● **EXERCISE DETAILS**:
Copy the passage of the STK::ModelParameters description that begins at the words that have "The struct STK::ModelParameters" and stops after "the standard deviation).".

● **DOCUMENT TEXT**:
##############################

The struct STK::ModelParameters encapsulates the parameters of the mixture model. It is a template struct that must be fully specialized and store the parameters of the mixture model $ \mu_{kj}, \sigma_j, \sigma_k $. This class also compute statistics about the values of the parameters along the iterations (the mean and the standard deviation).

template<>
struct ModelParameters<Clust::Gaussian_sjsk_>
{
Array1D<CPointX> mean_; // An array of size K with the row-vector of the mean
CVectorX sigmak_; // Standard deviations of the classes
CPointX sigmaj_; // Standard deviations of the variables
Array1D< Stat::Online<CPointX, Real> > stat_mean_; // An array with the statistics of the means
Stat::Online<CVectorX, Real> stat_sigmak_; // Statistics for the sd of the classes
Stat::Online<CPointX, Real> stat_sigmaj_; // Statistics for the sd of the variables
//....

##############################

● **INFORMATION SUPPLIED**:
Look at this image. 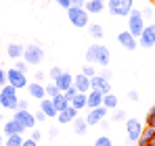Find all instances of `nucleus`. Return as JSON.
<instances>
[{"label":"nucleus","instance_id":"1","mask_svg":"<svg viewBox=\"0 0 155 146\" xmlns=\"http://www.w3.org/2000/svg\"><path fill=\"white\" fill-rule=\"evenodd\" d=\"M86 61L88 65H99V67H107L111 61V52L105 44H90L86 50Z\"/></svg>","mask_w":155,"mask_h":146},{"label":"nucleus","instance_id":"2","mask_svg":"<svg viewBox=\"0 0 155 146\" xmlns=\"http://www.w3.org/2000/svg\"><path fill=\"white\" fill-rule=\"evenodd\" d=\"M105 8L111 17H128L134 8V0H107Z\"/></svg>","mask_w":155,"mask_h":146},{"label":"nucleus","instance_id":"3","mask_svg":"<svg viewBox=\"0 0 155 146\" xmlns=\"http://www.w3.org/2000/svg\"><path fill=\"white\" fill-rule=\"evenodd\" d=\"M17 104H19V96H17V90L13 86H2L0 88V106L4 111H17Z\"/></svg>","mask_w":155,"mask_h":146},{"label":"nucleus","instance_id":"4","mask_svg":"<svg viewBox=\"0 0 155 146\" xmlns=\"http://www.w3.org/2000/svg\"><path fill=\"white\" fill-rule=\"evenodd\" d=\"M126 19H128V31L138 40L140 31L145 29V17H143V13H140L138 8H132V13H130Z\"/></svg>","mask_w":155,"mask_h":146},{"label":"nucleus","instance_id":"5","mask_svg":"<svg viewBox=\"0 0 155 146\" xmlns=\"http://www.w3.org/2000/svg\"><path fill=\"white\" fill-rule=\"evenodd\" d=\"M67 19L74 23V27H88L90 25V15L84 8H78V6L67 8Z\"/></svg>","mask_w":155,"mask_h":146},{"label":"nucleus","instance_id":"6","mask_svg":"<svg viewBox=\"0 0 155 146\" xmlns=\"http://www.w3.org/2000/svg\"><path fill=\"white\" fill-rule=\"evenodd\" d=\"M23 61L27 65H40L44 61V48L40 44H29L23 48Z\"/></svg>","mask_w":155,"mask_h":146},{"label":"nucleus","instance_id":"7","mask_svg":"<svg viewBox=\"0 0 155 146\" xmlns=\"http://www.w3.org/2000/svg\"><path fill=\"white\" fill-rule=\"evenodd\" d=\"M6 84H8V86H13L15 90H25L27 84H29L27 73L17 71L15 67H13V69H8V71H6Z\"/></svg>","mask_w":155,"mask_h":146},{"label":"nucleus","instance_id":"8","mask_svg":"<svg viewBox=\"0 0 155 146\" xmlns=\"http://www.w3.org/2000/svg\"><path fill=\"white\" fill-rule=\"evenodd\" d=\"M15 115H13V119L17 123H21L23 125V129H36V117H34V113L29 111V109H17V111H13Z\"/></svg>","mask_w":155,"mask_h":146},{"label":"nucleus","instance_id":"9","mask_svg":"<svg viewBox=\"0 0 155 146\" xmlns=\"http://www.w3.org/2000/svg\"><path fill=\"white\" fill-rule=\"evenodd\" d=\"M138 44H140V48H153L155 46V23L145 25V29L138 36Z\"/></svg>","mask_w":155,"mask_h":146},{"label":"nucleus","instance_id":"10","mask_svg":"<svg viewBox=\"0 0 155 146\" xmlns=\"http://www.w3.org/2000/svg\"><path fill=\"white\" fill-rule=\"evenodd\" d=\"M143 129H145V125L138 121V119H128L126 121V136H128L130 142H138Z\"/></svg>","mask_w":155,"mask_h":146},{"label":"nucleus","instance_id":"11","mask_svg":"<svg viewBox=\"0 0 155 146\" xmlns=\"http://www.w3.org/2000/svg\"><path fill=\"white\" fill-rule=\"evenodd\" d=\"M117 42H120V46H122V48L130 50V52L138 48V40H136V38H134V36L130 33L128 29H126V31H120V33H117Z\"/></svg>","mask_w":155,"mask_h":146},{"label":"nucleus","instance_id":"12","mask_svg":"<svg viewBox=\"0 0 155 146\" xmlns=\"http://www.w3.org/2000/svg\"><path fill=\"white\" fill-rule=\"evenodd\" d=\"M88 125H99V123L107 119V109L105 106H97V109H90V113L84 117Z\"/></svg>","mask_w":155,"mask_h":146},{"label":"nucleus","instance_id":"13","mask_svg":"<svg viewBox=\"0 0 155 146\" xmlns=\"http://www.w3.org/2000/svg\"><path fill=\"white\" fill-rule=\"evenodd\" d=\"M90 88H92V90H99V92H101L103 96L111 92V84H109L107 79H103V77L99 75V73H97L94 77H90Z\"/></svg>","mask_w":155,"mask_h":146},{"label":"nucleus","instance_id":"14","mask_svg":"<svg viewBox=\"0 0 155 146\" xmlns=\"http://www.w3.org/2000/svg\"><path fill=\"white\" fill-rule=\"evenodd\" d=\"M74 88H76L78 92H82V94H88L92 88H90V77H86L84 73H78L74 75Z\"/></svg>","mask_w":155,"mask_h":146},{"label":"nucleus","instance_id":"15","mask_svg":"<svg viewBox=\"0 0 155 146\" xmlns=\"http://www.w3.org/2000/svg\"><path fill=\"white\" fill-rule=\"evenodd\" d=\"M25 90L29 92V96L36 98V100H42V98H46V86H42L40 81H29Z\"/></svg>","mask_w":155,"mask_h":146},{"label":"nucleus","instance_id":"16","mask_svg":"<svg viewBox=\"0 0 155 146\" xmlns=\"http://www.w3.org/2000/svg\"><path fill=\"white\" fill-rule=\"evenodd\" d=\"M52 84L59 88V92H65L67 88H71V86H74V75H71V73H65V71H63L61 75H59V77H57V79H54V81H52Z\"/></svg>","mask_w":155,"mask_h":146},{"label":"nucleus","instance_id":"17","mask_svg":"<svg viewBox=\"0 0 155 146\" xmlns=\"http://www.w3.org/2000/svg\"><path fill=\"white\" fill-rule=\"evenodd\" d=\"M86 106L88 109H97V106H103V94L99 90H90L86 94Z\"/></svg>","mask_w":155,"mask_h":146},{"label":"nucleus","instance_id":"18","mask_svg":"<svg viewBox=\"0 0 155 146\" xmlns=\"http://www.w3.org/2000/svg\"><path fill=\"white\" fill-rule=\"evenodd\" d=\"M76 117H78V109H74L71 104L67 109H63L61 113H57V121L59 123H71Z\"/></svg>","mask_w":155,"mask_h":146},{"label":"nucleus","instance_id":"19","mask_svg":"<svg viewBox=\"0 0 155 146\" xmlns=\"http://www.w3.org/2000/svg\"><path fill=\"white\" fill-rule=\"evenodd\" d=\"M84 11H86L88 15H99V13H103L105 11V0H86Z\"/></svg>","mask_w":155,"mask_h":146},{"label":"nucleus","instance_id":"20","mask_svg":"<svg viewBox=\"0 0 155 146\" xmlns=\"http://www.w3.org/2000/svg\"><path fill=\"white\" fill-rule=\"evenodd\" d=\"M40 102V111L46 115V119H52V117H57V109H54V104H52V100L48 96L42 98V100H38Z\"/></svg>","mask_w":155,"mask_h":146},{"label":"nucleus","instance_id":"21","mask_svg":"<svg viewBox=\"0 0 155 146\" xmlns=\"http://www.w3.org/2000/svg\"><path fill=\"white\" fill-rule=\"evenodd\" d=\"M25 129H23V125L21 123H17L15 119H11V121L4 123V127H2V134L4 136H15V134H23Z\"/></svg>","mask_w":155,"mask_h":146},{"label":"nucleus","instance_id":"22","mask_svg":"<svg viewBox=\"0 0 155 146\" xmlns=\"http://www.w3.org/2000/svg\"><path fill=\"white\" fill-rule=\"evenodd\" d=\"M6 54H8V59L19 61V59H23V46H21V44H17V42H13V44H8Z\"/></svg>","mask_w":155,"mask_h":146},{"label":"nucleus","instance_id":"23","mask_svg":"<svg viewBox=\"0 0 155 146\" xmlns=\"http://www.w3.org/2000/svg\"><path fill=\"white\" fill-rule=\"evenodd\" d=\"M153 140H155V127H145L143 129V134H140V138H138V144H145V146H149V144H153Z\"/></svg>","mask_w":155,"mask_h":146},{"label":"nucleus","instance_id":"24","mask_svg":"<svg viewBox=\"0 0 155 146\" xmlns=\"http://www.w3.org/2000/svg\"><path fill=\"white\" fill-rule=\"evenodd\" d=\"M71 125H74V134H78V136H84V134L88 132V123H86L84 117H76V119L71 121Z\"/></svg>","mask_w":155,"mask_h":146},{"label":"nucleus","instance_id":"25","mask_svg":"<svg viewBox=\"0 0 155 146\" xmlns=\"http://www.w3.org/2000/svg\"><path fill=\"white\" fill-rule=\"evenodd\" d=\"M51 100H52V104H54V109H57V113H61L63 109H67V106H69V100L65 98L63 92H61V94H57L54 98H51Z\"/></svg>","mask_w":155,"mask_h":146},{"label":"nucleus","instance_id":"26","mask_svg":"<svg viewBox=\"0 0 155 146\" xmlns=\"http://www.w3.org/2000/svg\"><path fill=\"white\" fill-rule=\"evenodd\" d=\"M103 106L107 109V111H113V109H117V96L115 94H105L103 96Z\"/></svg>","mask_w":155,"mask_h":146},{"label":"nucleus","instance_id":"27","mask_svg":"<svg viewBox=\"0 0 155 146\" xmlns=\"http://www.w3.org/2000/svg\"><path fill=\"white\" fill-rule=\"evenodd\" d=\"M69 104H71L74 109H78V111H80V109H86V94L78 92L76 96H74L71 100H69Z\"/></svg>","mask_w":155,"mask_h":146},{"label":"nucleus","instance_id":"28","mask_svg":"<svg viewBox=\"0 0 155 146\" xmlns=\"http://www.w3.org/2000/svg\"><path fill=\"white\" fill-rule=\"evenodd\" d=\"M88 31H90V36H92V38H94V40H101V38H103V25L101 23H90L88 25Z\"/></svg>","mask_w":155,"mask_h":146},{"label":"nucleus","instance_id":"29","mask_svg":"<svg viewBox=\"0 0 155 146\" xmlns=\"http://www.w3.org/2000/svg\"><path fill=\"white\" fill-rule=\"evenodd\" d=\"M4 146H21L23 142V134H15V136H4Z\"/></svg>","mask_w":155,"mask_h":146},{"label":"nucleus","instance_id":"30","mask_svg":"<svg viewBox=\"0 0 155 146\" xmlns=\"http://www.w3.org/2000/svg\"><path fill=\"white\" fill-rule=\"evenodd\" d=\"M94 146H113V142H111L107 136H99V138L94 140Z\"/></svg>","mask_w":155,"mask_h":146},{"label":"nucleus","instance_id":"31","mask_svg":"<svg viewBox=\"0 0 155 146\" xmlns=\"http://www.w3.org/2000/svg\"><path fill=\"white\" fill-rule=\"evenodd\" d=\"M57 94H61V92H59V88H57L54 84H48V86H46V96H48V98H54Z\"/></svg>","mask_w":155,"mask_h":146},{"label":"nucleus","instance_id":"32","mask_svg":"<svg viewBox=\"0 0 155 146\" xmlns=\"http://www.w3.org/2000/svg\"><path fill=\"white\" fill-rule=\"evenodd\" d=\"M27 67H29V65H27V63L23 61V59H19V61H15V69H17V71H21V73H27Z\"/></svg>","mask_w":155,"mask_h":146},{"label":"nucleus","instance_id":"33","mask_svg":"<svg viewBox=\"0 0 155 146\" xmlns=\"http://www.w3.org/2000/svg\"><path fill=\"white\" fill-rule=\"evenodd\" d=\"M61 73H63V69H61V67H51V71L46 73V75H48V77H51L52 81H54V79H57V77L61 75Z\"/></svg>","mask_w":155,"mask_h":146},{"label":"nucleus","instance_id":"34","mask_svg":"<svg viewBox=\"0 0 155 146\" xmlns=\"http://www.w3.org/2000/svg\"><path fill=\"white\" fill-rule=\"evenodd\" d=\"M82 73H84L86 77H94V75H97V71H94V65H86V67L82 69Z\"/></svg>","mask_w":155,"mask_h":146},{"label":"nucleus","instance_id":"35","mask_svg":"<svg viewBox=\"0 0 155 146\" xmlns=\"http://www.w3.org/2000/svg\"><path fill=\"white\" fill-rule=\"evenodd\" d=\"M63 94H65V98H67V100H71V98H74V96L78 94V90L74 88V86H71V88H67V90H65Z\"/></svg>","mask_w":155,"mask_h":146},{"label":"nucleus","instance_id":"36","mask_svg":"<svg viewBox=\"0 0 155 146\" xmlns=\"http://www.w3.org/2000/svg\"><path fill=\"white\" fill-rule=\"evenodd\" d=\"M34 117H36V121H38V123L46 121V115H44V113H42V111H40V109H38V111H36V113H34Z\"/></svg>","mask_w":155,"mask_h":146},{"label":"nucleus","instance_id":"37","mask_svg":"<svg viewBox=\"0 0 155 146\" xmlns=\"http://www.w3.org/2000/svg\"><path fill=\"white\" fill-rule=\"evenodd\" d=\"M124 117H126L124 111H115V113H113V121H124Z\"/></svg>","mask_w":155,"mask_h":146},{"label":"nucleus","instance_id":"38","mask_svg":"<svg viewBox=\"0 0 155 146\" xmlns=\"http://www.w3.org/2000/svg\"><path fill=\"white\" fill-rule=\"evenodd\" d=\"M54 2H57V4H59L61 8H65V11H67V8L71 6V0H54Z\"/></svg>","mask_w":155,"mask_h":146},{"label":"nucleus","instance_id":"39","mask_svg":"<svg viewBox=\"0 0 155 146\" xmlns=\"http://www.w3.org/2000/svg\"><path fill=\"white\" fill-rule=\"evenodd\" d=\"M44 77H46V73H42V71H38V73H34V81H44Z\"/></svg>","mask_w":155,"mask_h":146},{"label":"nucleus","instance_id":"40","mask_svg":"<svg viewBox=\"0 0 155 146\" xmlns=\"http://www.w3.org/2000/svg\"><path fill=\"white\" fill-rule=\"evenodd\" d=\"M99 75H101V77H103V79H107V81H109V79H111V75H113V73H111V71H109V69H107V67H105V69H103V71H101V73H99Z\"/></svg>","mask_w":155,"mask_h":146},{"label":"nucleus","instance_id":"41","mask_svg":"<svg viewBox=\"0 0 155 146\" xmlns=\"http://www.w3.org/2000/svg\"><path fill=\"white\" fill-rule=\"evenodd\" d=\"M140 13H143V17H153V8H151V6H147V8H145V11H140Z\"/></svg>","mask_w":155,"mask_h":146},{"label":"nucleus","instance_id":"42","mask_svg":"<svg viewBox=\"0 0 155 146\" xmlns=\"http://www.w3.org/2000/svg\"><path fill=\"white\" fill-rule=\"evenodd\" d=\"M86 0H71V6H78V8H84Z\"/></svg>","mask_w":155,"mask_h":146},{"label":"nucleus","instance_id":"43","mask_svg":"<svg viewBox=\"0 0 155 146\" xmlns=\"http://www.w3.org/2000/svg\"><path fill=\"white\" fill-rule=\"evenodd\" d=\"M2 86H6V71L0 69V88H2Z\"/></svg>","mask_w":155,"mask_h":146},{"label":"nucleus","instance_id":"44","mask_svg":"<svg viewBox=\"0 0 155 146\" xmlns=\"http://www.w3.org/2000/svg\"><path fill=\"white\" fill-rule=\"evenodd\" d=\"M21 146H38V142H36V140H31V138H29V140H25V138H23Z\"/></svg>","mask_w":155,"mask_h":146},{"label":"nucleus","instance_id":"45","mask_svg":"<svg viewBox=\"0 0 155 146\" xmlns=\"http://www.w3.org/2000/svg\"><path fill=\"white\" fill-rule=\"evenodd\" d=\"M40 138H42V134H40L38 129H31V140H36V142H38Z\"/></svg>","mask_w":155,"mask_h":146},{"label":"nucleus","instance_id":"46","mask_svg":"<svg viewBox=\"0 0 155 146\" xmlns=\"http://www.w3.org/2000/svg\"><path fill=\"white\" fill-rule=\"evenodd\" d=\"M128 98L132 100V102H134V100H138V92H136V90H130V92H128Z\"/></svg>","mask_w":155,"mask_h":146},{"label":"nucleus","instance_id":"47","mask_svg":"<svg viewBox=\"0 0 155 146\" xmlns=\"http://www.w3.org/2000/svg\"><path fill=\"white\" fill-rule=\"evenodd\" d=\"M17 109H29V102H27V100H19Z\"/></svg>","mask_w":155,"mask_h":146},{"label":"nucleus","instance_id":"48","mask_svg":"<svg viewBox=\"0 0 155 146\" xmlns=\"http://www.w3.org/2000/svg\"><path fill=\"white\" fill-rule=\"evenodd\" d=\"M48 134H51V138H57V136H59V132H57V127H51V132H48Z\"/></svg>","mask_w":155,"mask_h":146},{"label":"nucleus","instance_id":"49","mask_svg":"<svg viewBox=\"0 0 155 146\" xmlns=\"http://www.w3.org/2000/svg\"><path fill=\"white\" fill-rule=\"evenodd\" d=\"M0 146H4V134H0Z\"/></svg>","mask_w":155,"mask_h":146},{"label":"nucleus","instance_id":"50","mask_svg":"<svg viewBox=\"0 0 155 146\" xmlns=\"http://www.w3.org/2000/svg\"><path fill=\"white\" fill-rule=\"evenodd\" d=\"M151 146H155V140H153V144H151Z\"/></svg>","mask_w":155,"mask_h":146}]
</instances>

##############################

● **EXERCISE SOLUTION**:
The struct STK::ModelParameters encapsulates the parameters of the mixture model. It is a template struct that must be fully specialized and store the parameters of the mixture model $ \mu_{kj}, \sigma_j, \sigma_k $. This class also compute statistics about the values of the parameters along the iterations (the mean and the standard deviation).